Until now, if you wanted to do serious robotics, you had to live in the ROS 2 Universe. You had to navigate the old-school architecture of nodes, publishers, and subscribers. You had to learn the ROS jargon.
Its like programming before AI: you spent so much time focused on syntax and studying the language, you can quickly lose the forest for the trees. Even a seasoned engineer would act like they were fighting the computer rather than working with it.
And yes, in our last episode, I was excited about bridging Openclaw and ROS. The world’s moving so fast, that I’m now off both ROS and Openclaw now.
The new stack? Hermes and DORA.
If ROS 2 is dial-up internet, Dora is fiber optics. 17x faster & zero-copy shared memory (which apparently is important.)

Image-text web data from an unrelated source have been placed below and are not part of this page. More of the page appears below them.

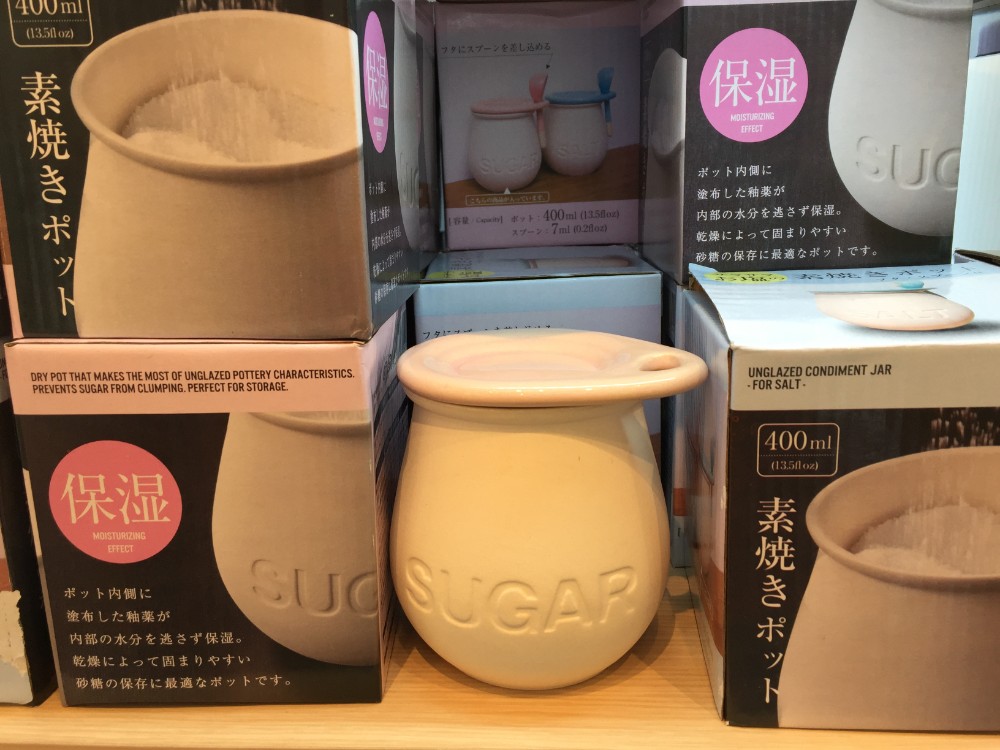 daiso threeppy funan mall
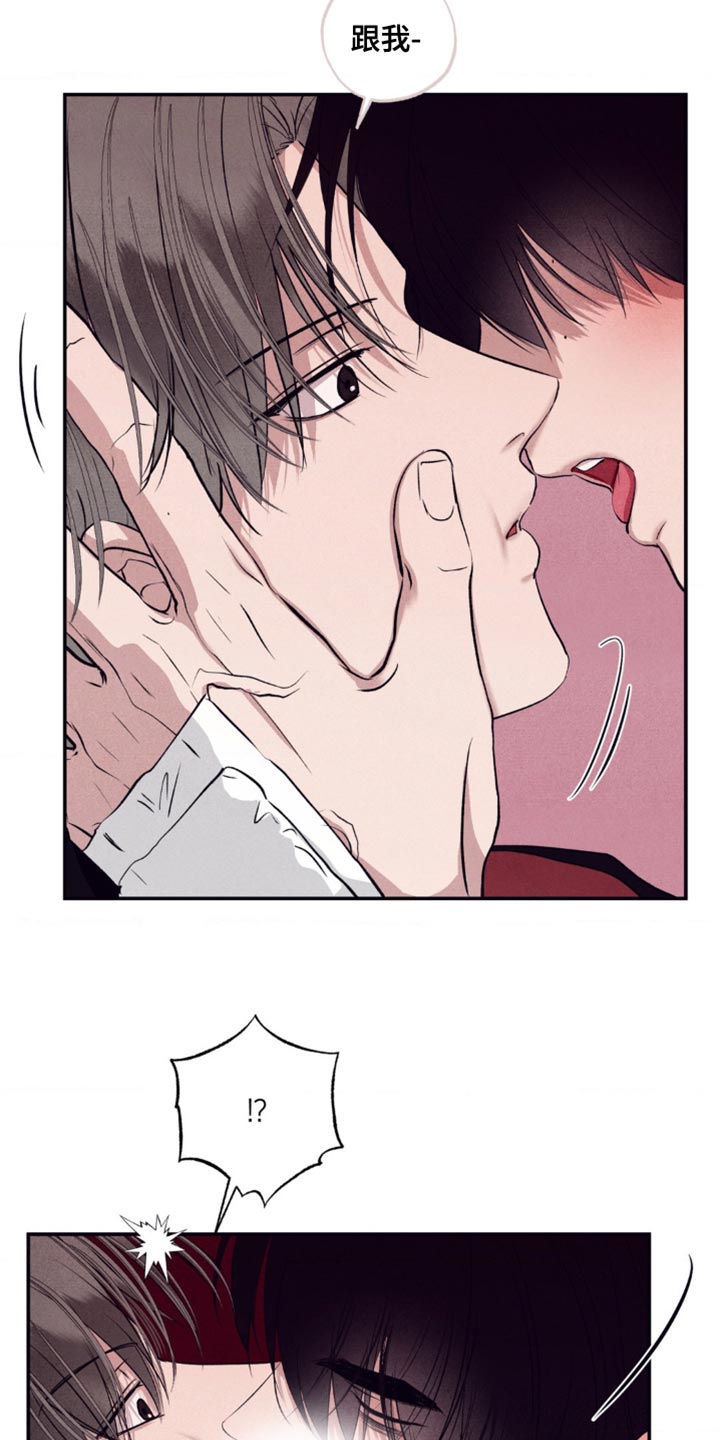 冤家路窄漫画,第57章：不要开这种玩笑4图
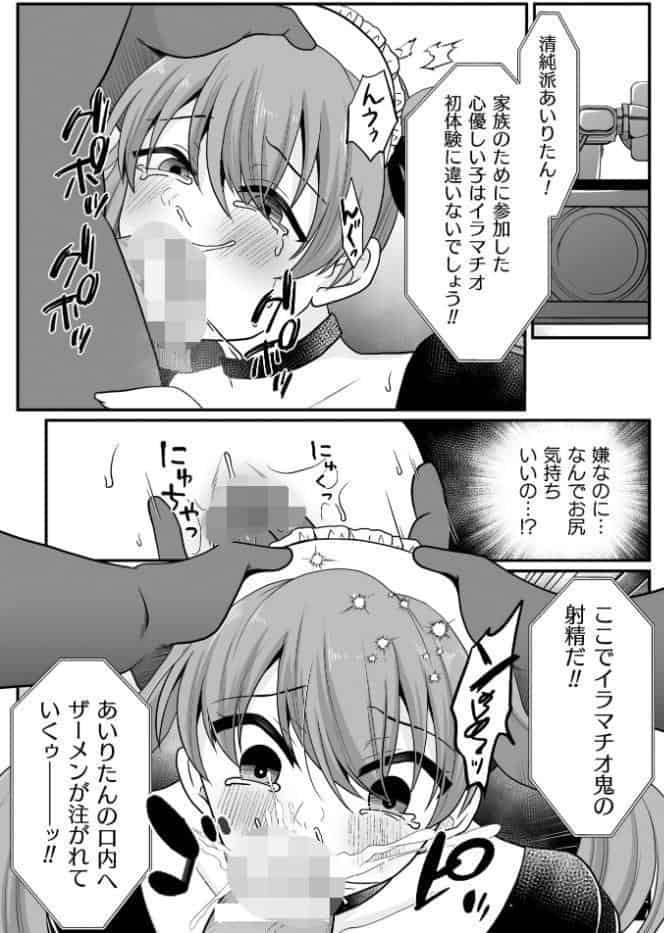 二次元コミックマガジン エロバラエティ ドスケベ企画でハメられ公開大絶頂！Vol.1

Dora feels like vibe coding for hardware. It makes ROS 2 look like punch cards.
What used to take 7 files, complex build steps, and a prayer to the false-god known as ROS, has been distilled into a single, clean yaml file. So simple, I might even write my own node.
DORA is AI-native. Hermes plugs right into it allowing you to prompt your robot in plain language.
DORA is the future. The era of ROS-induced headaches is ending. The era of the Dora-driven, AI-integrated, intelligent agent is here.
And the wild part is, so many robot companies are so locked into ROS by now, that they’re going to be very hesitant to adapt. Getting into robotics now is like showing up to a sold out concert the moment they start giving away front row seats: you’ll be in front of everyone.
A big chunk of what made a robotics expert “the expert” just dissolved in the presence of Dora, like a middleware-demon crippled by the presence of an angel.
The world has shifted. Let’s see how long it takes the robot companies to catch up.